William Miller: Bem, foi um lance divertido.
Bangs: Eles fazem você se sentir cool. E quer saber? Eu vi você. E vc não é cool.
Miller: Eu sei. Mesmo quando eu pensava que eu era, eu sabia que não era.
Bangs: Isso é porque eu e você somos pessoas uncool. E, enquanto mulheres serão sempre um problema para a gente, boa parte da grande arte no mundo também é sobre sobre elas. Os bonitinhos não têm base nenhuma, de nada. A arte deles não dura nada. Eles pegam as garotas, mas nós somos mais espertos que eles.
Miller: Eu realmente consigo enxergar isso agora.
Bangs: Sim, a grande arte é sobre conflito e dor e culpa e desejo e amor disfarçado de sexo e sexo disfarçado de amor… E vamos encarar a coisa, você teve um belo começo.
Miller: Ainda bem que você está em casa para me atender.

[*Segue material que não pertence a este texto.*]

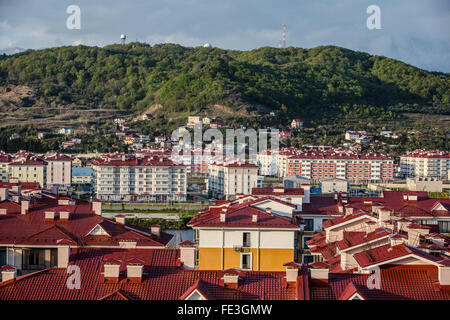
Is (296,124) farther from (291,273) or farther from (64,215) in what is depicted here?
(291,273)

Bangs: Eu estou sempre em casa. Eu sou uncool.
Miller: Eu também.
Bangs: O único dinheiro que vale nesse mundo falido é o que a gente divide com alguém que é tão uncool quanto a gente.
Miller: Me sinto melhor agora.
Bangs: Meu conselho para você. Eu sei que você pensa que esses caras são seus amigos. Você quer ser um verdadeiro amigo para eles? Seja honesto e não tenha piedade.